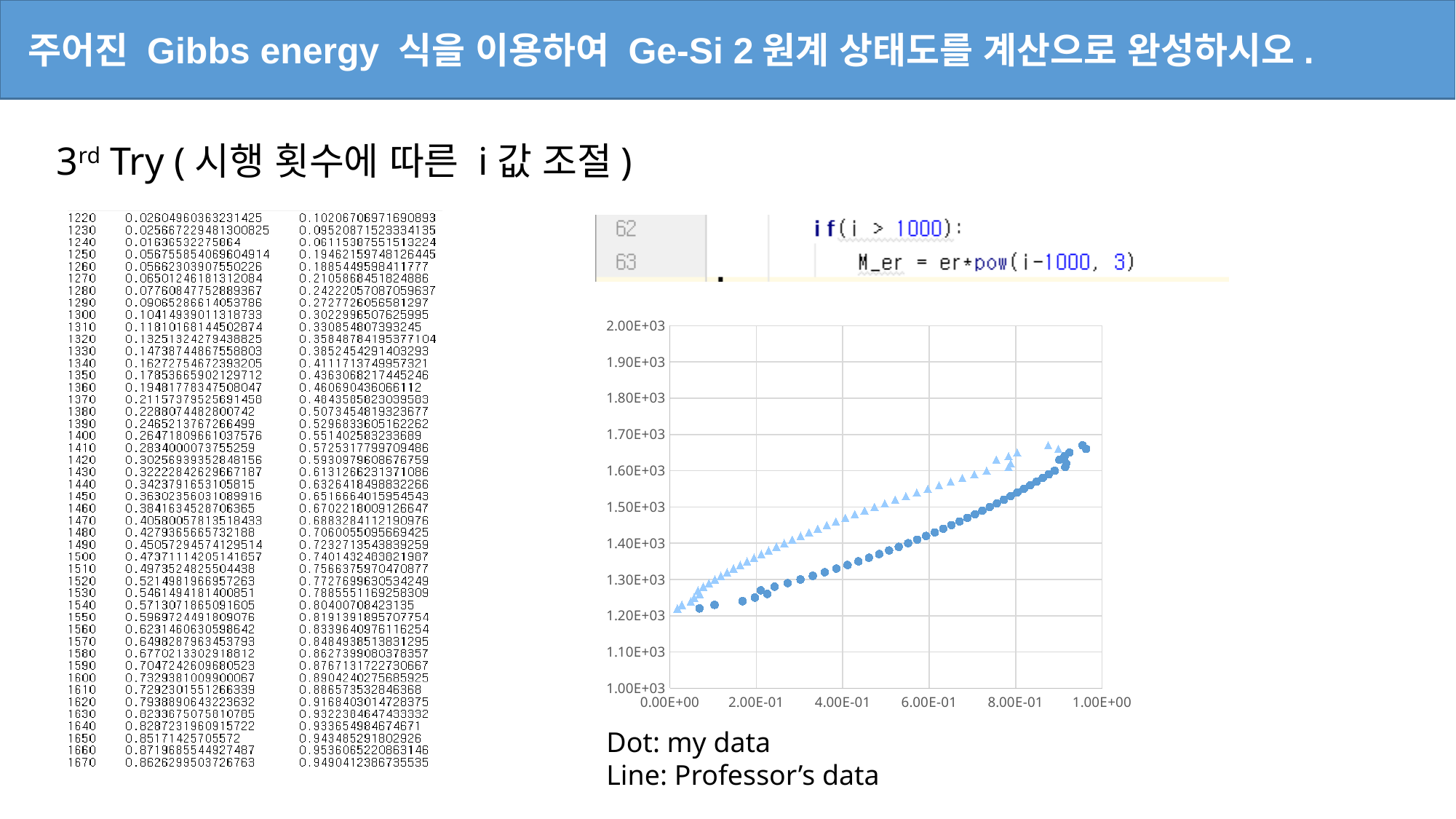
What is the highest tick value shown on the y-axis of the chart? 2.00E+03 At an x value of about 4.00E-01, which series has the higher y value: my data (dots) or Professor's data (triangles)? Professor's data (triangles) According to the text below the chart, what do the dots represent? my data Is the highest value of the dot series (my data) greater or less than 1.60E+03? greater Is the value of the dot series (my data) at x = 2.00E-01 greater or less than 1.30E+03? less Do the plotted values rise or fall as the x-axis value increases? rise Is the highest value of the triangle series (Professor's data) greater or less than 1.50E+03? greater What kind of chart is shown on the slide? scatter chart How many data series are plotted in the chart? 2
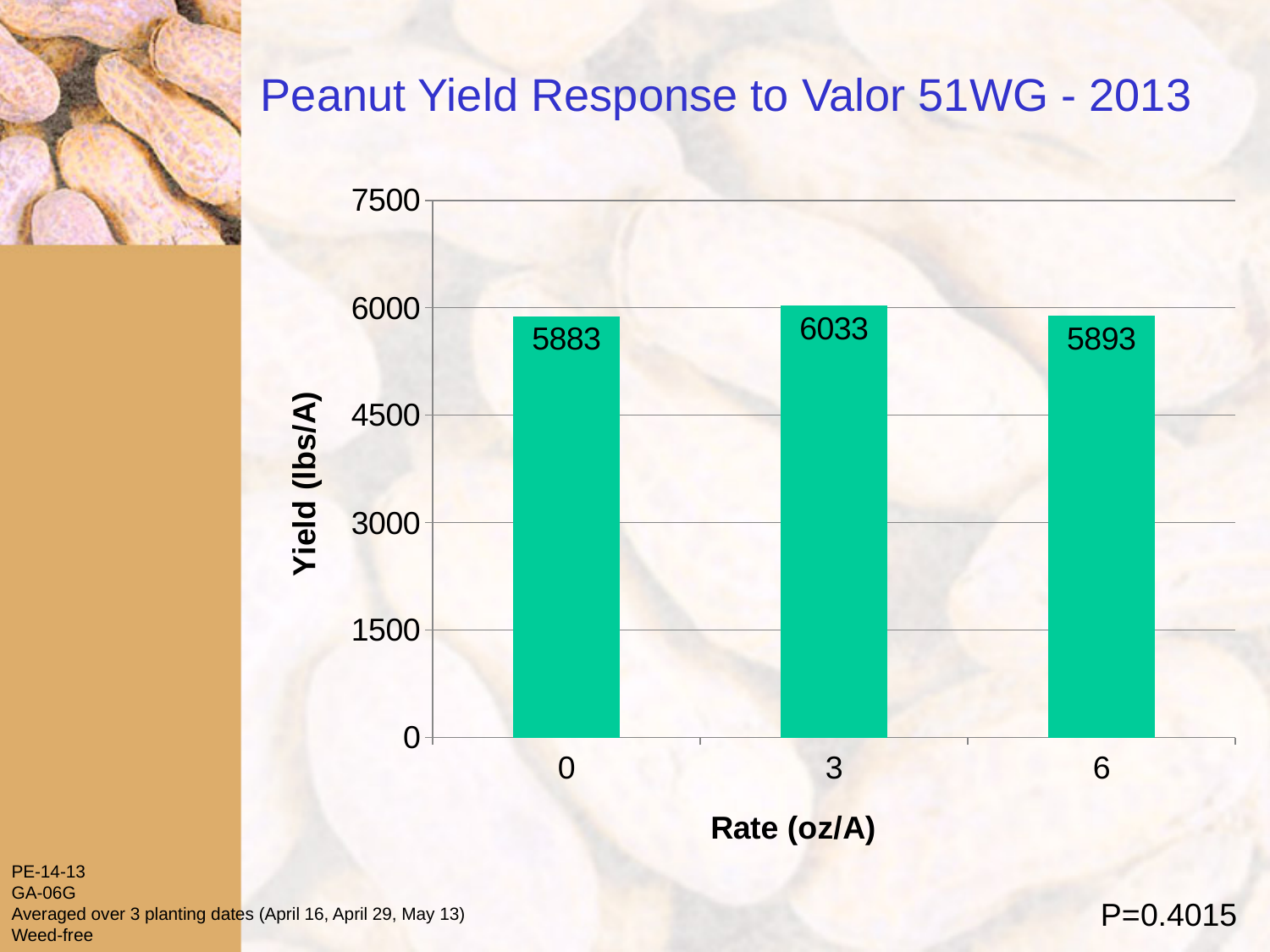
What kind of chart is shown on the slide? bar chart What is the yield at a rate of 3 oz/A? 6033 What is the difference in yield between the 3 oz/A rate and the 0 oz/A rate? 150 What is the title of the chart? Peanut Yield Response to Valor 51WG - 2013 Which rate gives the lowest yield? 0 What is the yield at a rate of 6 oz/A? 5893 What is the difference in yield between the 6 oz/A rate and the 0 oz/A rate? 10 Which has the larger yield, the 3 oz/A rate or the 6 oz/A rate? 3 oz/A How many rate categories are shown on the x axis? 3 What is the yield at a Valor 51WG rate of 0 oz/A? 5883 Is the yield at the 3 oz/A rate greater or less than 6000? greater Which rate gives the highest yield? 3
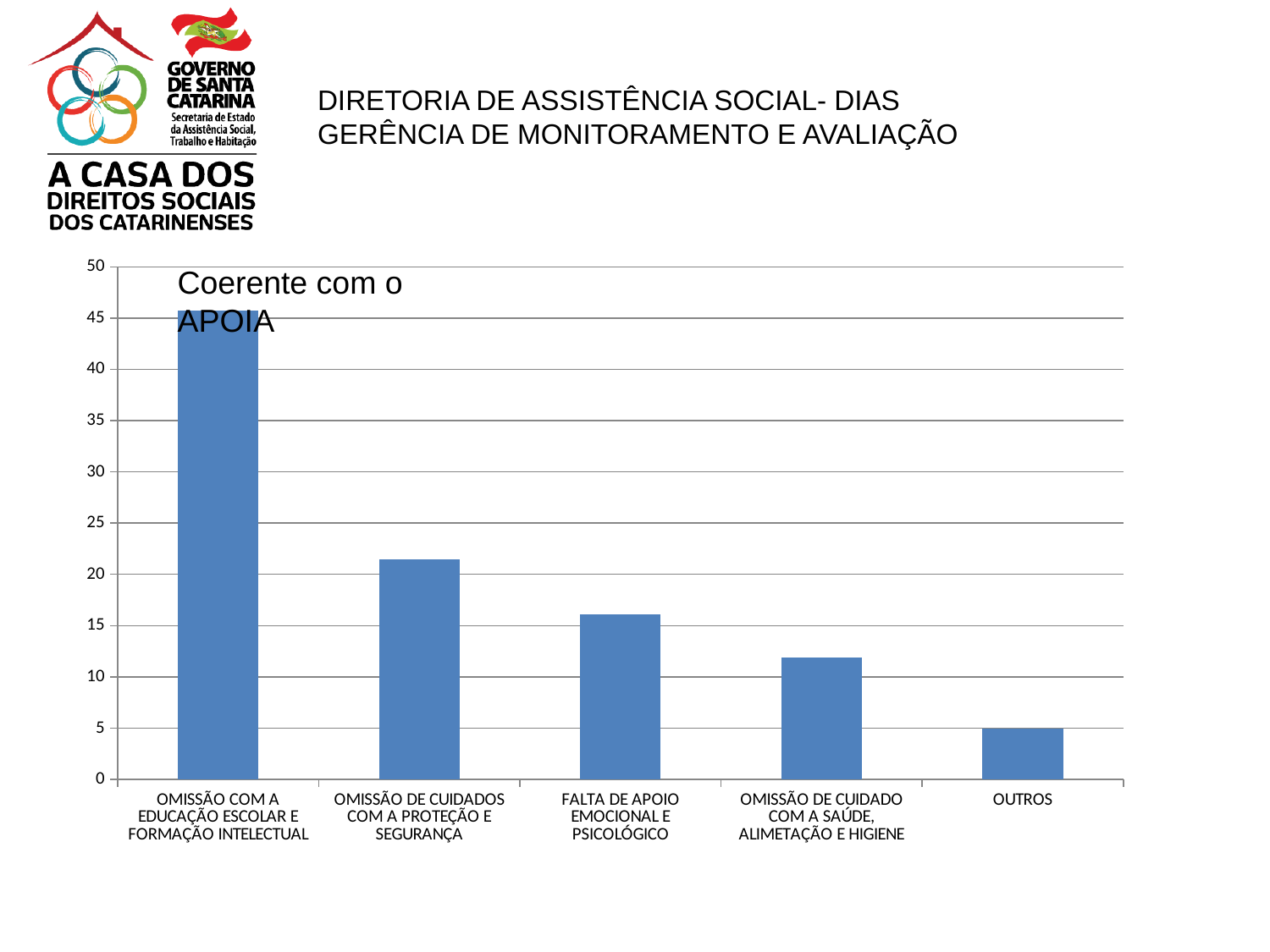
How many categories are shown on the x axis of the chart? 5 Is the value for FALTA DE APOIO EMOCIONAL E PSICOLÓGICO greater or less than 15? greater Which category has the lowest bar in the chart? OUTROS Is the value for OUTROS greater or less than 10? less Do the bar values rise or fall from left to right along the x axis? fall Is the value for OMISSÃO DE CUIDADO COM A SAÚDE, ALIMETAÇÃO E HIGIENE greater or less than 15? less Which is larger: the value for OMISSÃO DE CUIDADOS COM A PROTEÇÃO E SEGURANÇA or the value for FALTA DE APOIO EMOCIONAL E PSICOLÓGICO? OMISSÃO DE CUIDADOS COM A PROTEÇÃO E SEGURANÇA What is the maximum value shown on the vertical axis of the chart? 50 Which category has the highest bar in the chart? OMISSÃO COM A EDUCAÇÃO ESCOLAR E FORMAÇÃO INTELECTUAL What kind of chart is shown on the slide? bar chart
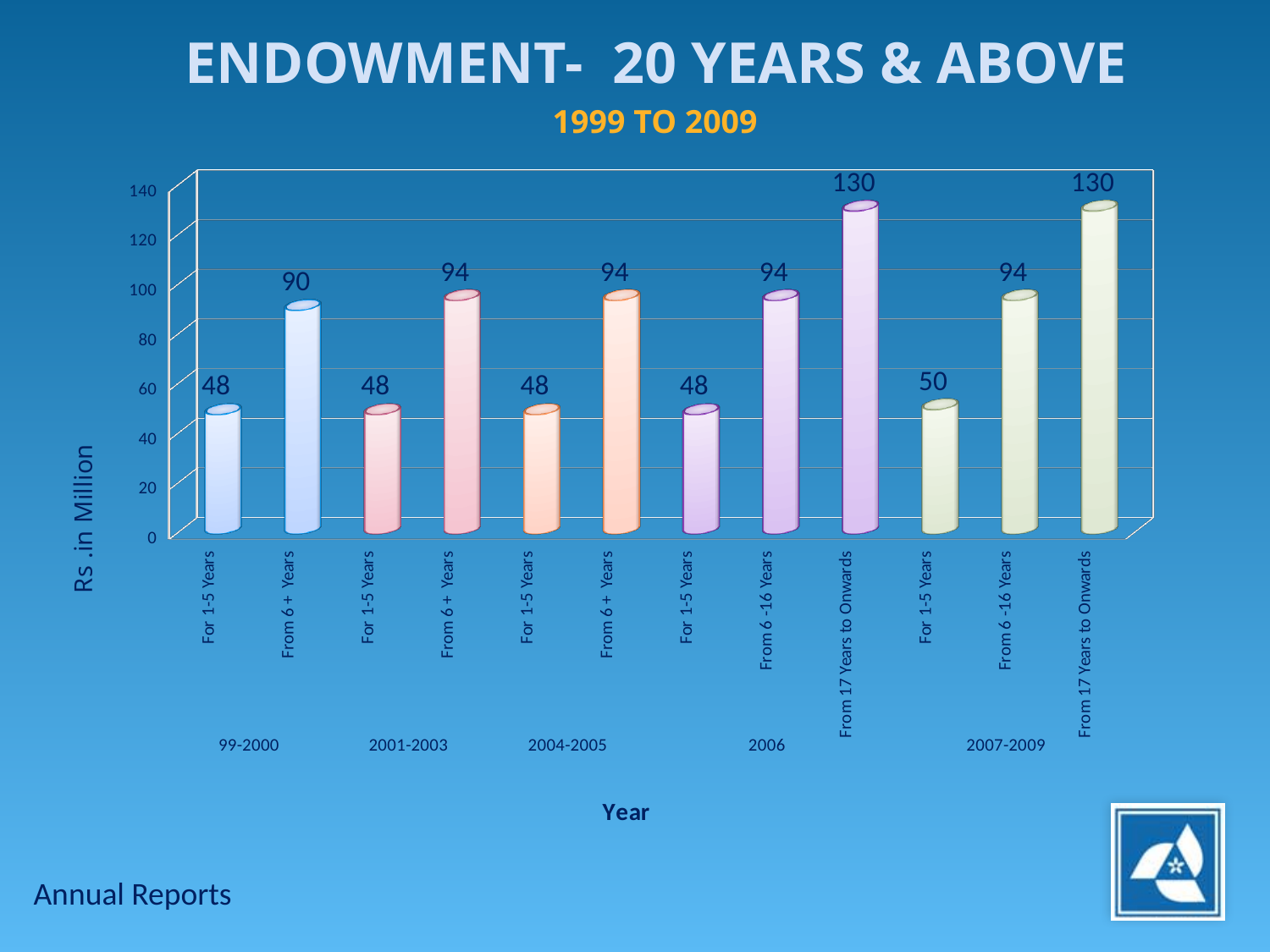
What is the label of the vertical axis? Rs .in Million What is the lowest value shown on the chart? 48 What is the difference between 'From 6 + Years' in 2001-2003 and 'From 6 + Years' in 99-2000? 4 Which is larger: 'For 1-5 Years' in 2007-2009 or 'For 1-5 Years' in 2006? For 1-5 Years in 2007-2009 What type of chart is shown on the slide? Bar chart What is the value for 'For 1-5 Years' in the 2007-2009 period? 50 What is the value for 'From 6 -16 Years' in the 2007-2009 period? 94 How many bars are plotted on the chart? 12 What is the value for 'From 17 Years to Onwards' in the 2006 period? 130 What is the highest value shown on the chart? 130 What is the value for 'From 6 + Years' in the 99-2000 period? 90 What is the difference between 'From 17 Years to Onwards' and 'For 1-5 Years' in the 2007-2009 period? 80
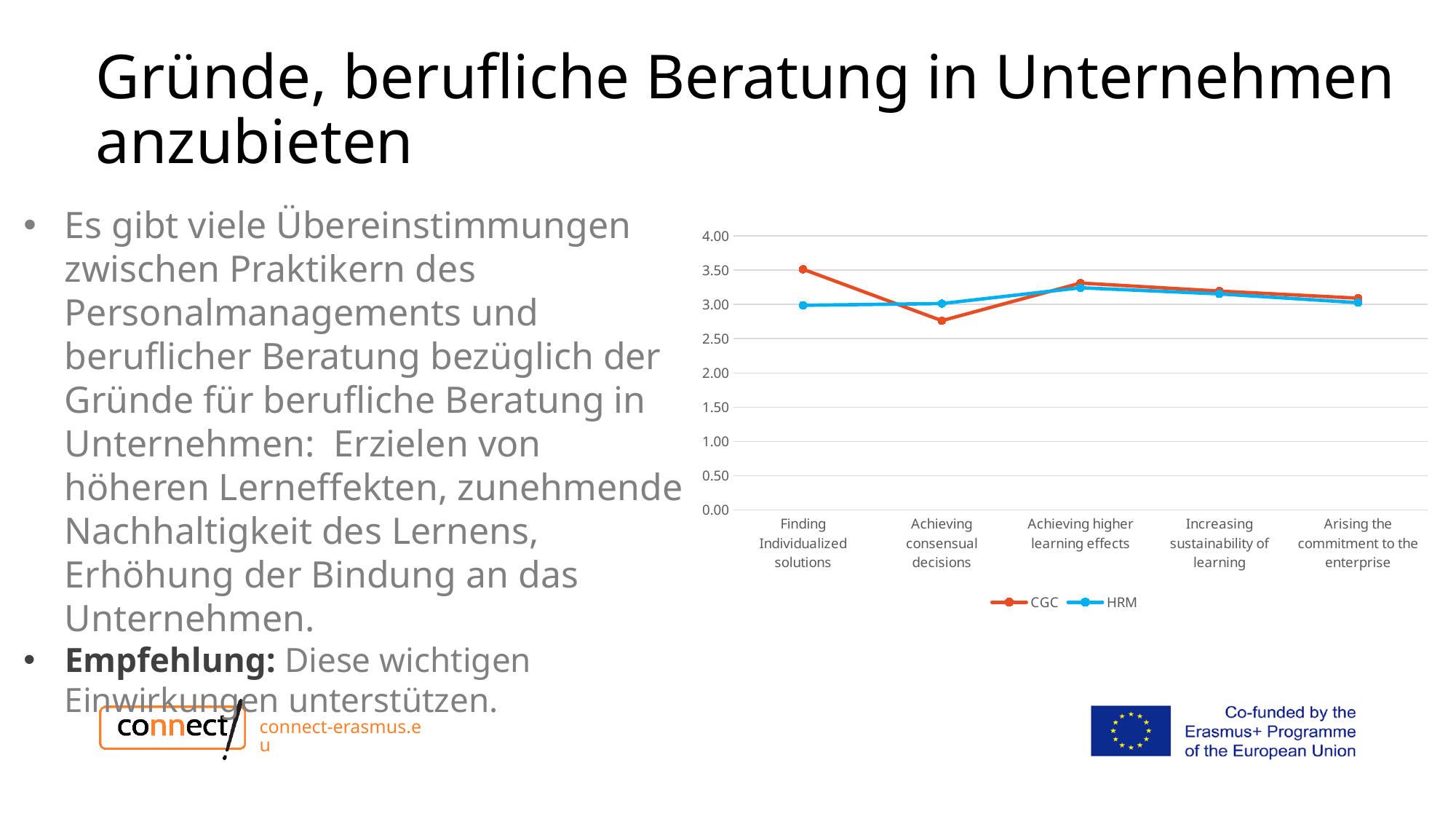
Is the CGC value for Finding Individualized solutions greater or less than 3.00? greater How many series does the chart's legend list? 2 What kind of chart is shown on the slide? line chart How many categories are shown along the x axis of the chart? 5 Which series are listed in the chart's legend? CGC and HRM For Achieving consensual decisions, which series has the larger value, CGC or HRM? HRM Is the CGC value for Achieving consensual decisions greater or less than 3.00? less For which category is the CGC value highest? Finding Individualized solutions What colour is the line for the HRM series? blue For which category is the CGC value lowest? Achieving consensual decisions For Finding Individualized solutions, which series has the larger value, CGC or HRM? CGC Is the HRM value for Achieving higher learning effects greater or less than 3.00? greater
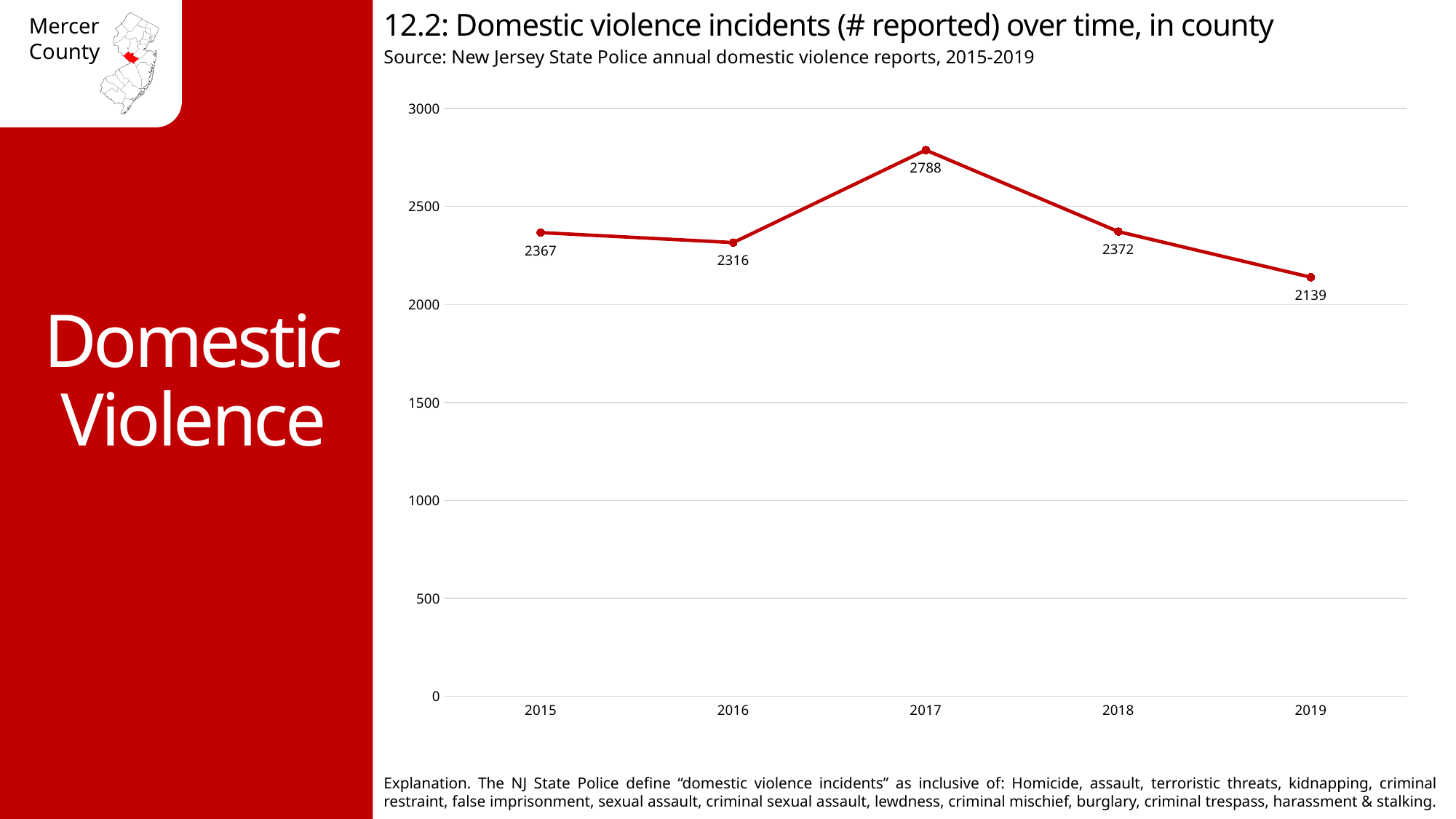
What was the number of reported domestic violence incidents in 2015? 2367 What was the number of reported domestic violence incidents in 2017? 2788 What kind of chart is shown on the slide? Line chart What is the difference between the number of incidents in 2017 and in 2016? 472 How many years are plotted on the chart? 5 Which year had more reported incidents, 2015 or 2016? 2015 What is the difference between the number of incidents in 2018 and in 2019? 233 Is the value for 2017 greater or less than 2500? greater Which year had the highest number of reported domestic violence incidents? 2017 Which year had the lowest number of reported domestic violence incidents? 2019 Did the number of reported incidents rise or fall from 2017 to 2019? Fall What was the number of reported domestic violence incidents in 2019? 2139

■ **What you are asked to do**: Rewrite the data above with "kind" changed to "type" everywhere and nothing else altered. Leave out the pictures.

■ **Response below**:
What is the highest tick value shown on the y-axis of the chart? 2.00E+03 At an x value of about 4.00E-01, which series has the higher y value: my data (dots) or Professor's data (triangles)? Professor's data (triangles) According to the text below the chart, what do the dots represent? my data Is the highest value of the dot series (my data) greater or less than 1.60E+03? greater Is the value of the dot series (my data) at x = 2.00E-01 greater or less than 1.30E+03? less Do the plotted values rise or fall as the x-axis value increases? rise Is the highest value of the triangle series (Professor's data) greater or less than 1.50E+03? greater What type of chart is shown on the slide? scatter chart How many data series are plotted in the chart? 2
What type of chart is shown on the slide? bar chart What is the yield at a rate of 3 oz/A? 6033 What is the difference in yield between the 3 oz/A rate and the 0 oz/A rate? 150 What is the title of the chart? Peanut Yield Response to Valor 51WG - 2013 Which rate gives the lowest yield? 0 What is the yield at a rate of 6 oz/A? 5893 What is the difference in yield between the 6 oz/A rate and the 0 oz/A rate? 10 Which has the larger yield, the 3 oz/A rate or the 6 oz/A rate? 3 oz/A How many rate categories are shown on the x axis? 3 What is the yield at a Valor 51WG rate of 0 oz/A? 5883 Is the yield at the 3 oz/A rate greater or less than 6000? greater Which rate gives the highest yield? 3
How many categories are shown on the x axis of the chart? 5 Is the value for FALTA DE APOIO EMOCIONAL E PSICOLÓGICO greater or less than 15? greater Which category has the lowest bar in the chart? OUTROS Is the value for OUTROS greater or less than 10? less Do the bar values rise or fall from left to right along the x axis? fall Is the value for OMISSÃO DE CUIDADO COM A SAÚDE, ALIMETAÇÃO E HIGIENE greater or less than 15? less Which is larger: the value for OMISSÃO DE CUIDADOS COM A PROTEÇÃO E SEGURANÇA or the value for FALTA DE APOIO EMOCIONAL E PSICOLÓGICO? OMISSÃO DE CUIDADOS COM A PROTEÇÃO E SEGURANÇA What is the maximum value shown on the vertical axis of the chart? 50 Which category has the highest bar in the chart? OMISSÃO COM A EDUCAÇÃO ESCOLAR E FORMAÇÃO INTELECTUAL What type of chart is shown on the slide? bar chart
What is the label of the vertical axis? Rs .in Million What is the lowest value shown on the chart? 48 What is the difference between 'From 6 + Years' in 2001-2003 and 'From 6 + Years' in 99-2000? 4 Which is larger: 'For 1-5 Years' in 2007-2009 or 'For 1-5 Years' in 2006? For 1-5 Years in 2007-2009 What type of chart is shown on the slide? Bar chart What is the value for 'For 1-5 Years' in the 2007-2009 period? 50 What is the value for 'From 6 -16 Years' in the 2007-2009 period? 94 How many bars are plotted on the chart? 12 What is the value for 'From 17 Years to Onwards' in the 2006 period? 130 What is the highest value shown on the chart? 130 What is the value for 'From 6 + Years' in the 99-2000 period? 90 What is the difference between 'From 17 Years to Onwards' and 'For 1-5 Years' in the 2007-2009 period? 80
Is the CGC value for Finding Individualized solutions greater or less than 3.00? greater How many series does the chart's legend list? 2 What type of chart is shown on the slide? line chart How many categories are shown along the x axis of the chart? 5 Which series are listed in the chart's legend? CGC and HRM For Achieving consensual decisions, which series has the larger value, CGC or HRM? HRM Is the CGC value for Achieving consensual decisions greater or less than 3.00? less For which category is the CGC value highest? Finding Individualized solutions What colour is the line for the HRM series? blue For which category is the CGC value lowest? Achieving consensual decisions For Finding Individualized solutions, which series has the larger value, CGC or HRM? CGC Is the HRM value for Achieving higher learning effects greater or less than 3.00? greater
What was the number of reported domestic violence incidents in 2015? 2367 What was the number of reported domestic violence incidents in 2017? 2788 What type of chart is shown on the slide? Line chart What is the difference between the number of incidents in 2017 and in 2016? 472 How many years are plotted on the chart? 5 Which year had more reported incidents, 2015 or 2016? 2015 What is the difference between the number of incidents in 2018 and in 2019? 233 Is the value for 2017 greater or less than 2500? greater Which year had the highest number of reported domestic violence incidents? 2017 Which year had the lowest number of reported domestic violence incidents? 2019 Did the number of reported incidents rise or fall from 2017 to 2019? Fall What was the number of reported domestic violence incidents in 2019? 2139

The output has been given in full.